President Barack Obama passed the ACA in 2010 to provide Americans who previously could not afford or qualify for health care with an insurance option. The law was met with opposition from various political parties who feared that the ACA was going to increase health care costs for Americans and was unconstitutional in its coverages. At the time, less than 50 percent of Americans supported the health care bill, as reported by the Kaiser Family Foundation (KFF).

One of the hallmarks of President Donald Trump’s time in office from 2017 to 2021 was his efforts to repeal the ACA in its entirety. To fulfill his campaign promise to retract the ACA, Trump reduced marketing efforts and the number of annual enrollment days from 12 weeks to six weeks, cut subsidies to insurance companies that were offering marketplace coverage, and encouraged more Americans to enroll in coverage through renewable short-term, limited duration health care plans which are not required to meet the 10 essential benefits. These plans are “up to 60 percent cheaper than the least expensive ACA plan” according to the Trump administration in Executive Order 13951. While weakened in power, the ACA survived these actions and repeal attempts.

The most notable of these repeal attempts was California v. Texas in 2021. A group of 20 states, led by Texas, petitioned to eliminate the ACA in its entirety. On the opposite side, 17 states joined California to claim that the ACA was just and provided protections to Americans.
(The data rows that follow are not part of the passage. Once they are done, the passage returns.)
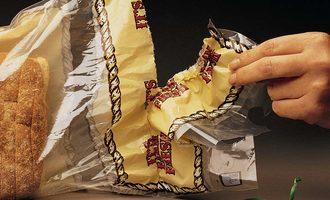 Bag burford tearing bag image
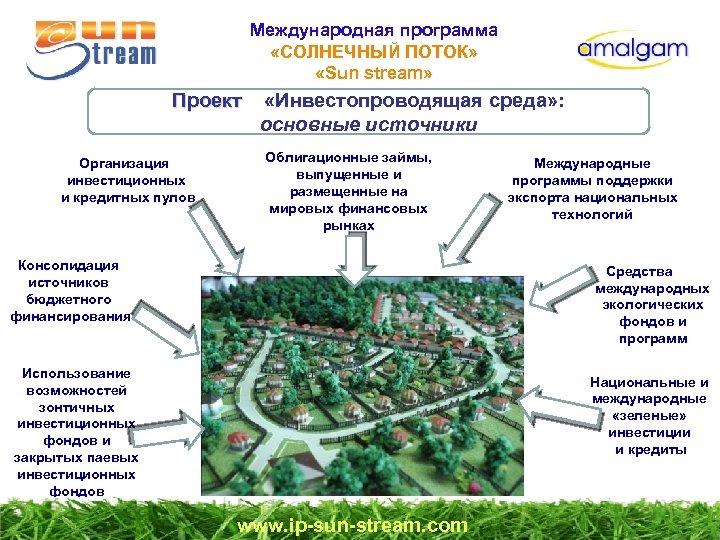 Международная программа «СОЛНЕЧНЫЙ ПОТОК» «Sun stream» Проект «Инвестопроводящая среда» : Проект основные источники Организация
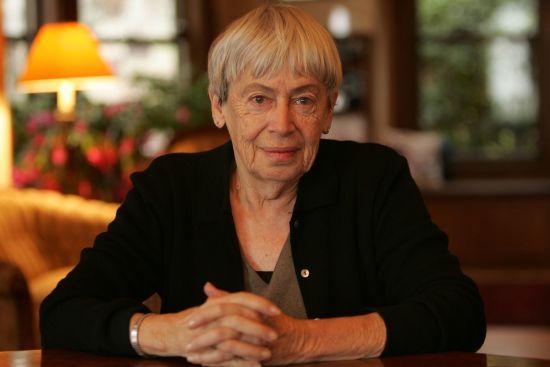 """Фентезійні романи """"Земномор'я"""" відомої американської письменниці Урсули Ле Ґуїн екранізують"""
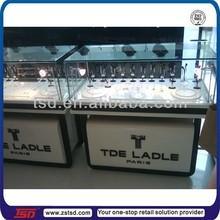TSD-W1236 glass corner cabinet,watch shop display,glass showcase watch wood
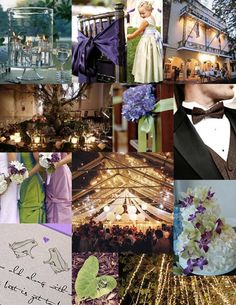 Disnet themed Wedding: The Princess and the Frog
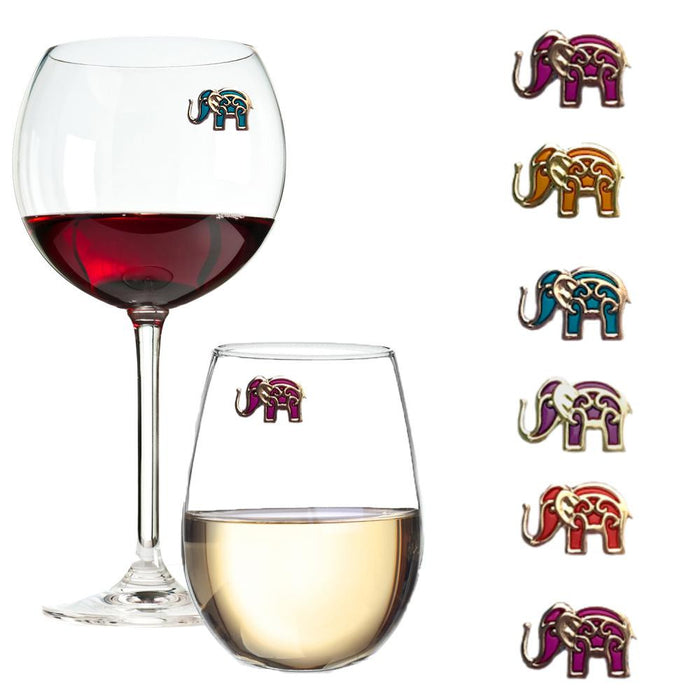 Bali Elephants Wine Charms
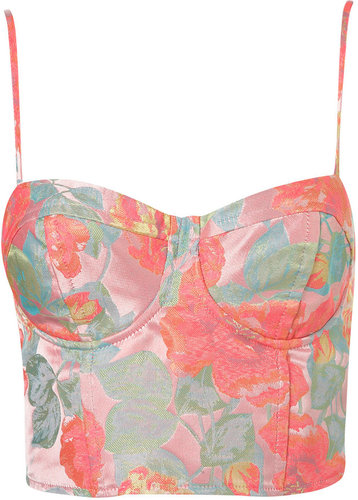 Neon Floral Jacquard Corset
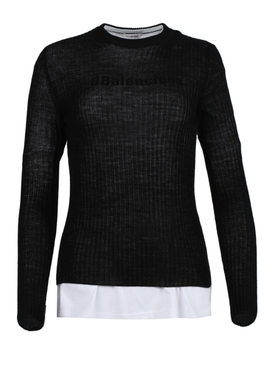 Layered Knit Jumper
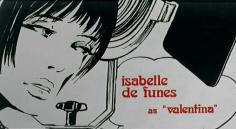 isabelle de funes as valentina- baba yaga 1973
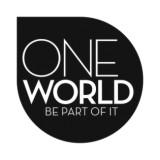 Flagship Global logo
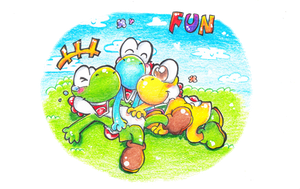 Yoshi tickle by PaperLillie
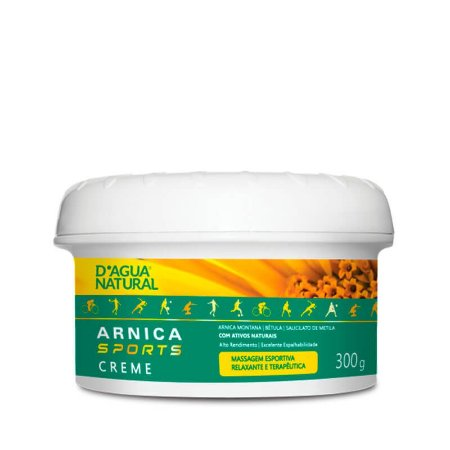 Creme Corporal Arnica Sports D'Água Natural - 300g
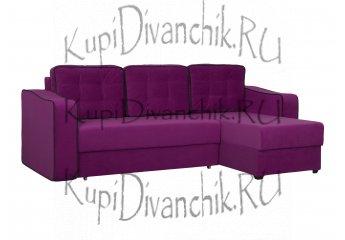 Угловой диван Ричардс 6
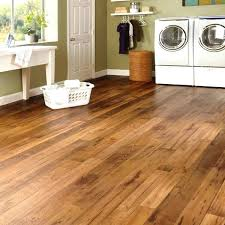 snap wood flooring fabulous together wood flooring home u snap snap wood flooring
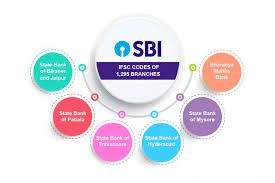 sbi changes ifsc codes names of 1 295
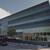 Gallardo Architects Inc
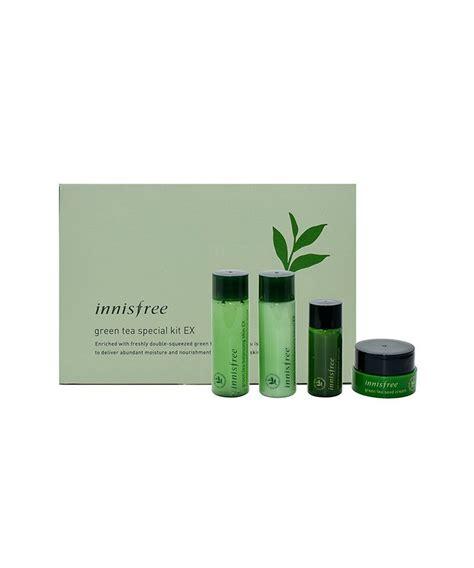 Harga Innisfree Green Tea Balancing Special Kit bá dæ á ng da tr 224 xanh innisfree green tea balancing special kit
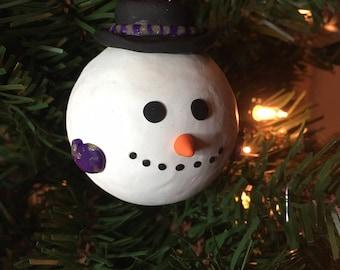 Snowman Ornament, Hand Sculpted, Christmas, Glass, Polymer, Custom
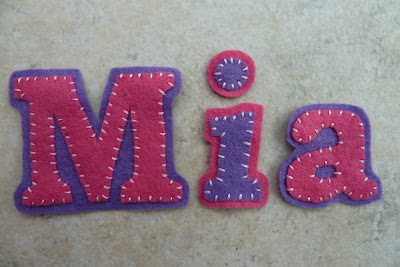 Letters cut from felt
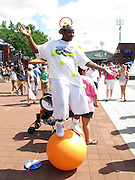 Atmosphere at The 2008 Arthur Ashe Kids' Day held at The USTA Bille Jean King National Tennis Center on August 23, 2008 in Flushing, NY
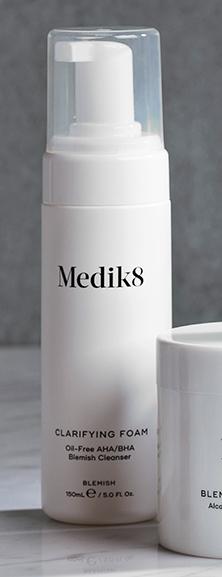 medik8 pianka oczyszczająca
The Supreme Court eventually found that none of the states have been harmed by the ACA. A District Court ruled that the individual mandate fine of $0 was unconstitutional, however, the Supreme Court found that “neither the individuals nor the state plaintiffs had ‘standing’ to challenge the mandate or the remainder of the ACA.”
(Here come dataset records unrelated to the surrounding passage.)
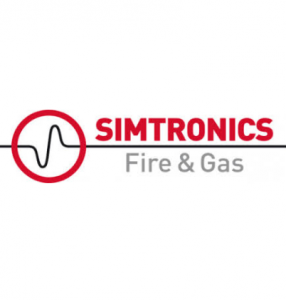 simtronics partner
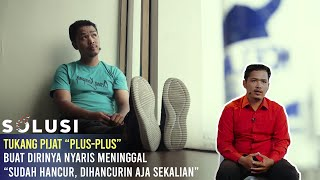 "Kisah Nyata Jadi Tukang Pijat ""Plus-plus"" Buat Dirinya Nyaris Meninggal | Natanael Solusi TV|SE02E13"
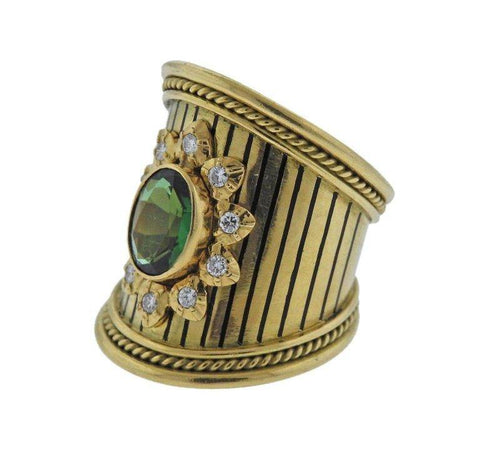 image of Elizabeth Gage Green Tourmaline Diamond Gold Ring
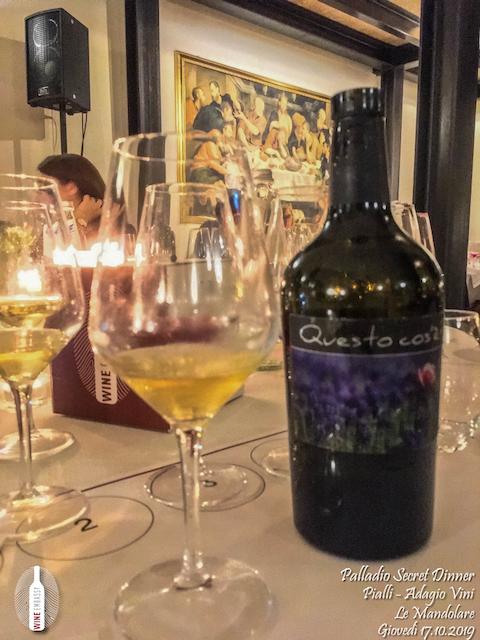 foto Evento Wine Embassy – Palladio Secret Dinner@Cappella Di Villa La Rotonda 17.10.2019 6
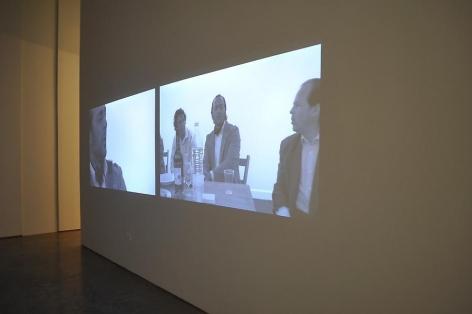 Dias & Riedweg, Sicardi Gallery installation, 2010.
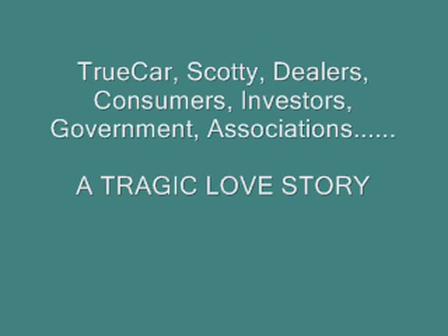 TrueCar & Painter, A Tragic Love Story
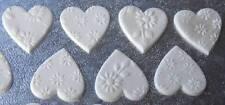 24 WHITE cupcake topper sugar paste edible HEART (3cm)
If you’re interested in learning more about the history of the ACA, we provide an overview of the changes that have occurred over the 12 years of the ACA in our article, “The State of the ACA Market in 2022”. At Ritter, we believe these changes have made the ACA market stronger and created an excellent opportunity for insurance agents to reach clients who are under 65 years old and may be looking for affordable health care coverage.

Embedded in the American Health Care System

Because of how embedded the ACA has become in the American health care system, a repeal of the entire law is unlikely, as it could do more harm than good. More than 20 million Americans receive coverage from the ACA, and revoking their coverage at any time would be dangerous to the individual and the health care system.

Considering the status of health care in the United States during the COVID-19 pandemic, if the ACA were to not exist, there would be millions of Americans left uninsured. As reported by the Kaiser Family Foundation, an additional 3.7 million Americans have qualified for marketplace coverage via expanded subsidies. The consequences of that loss of subsidies and coverage would be catastrophic.

Considering the status of health care in the United States during the COVID-19 pandemic, if the ACA were to not exist, there would be millions of Americans left uninsured.

More Bipartisan Support

Many politicians now recognize the value of the ACA and the marketplace. Those who once swore to support the repeal and replacement of the ACA are starting to believe it is integral to the health care system.

For example, Sen. Charles Grassley (R-Iowa) previously held strong opposition to the ACA. Grassley told Iowans in April 2022 that he would not vote to repeal the ACA during a town hall meeting.

Because of this more unified, bipartisan support, Ritter believes that the ACA isn’t going anywhere!

Because of this more unified, bipartisan support, Ritter believes that the ACA isn’t going anywhere!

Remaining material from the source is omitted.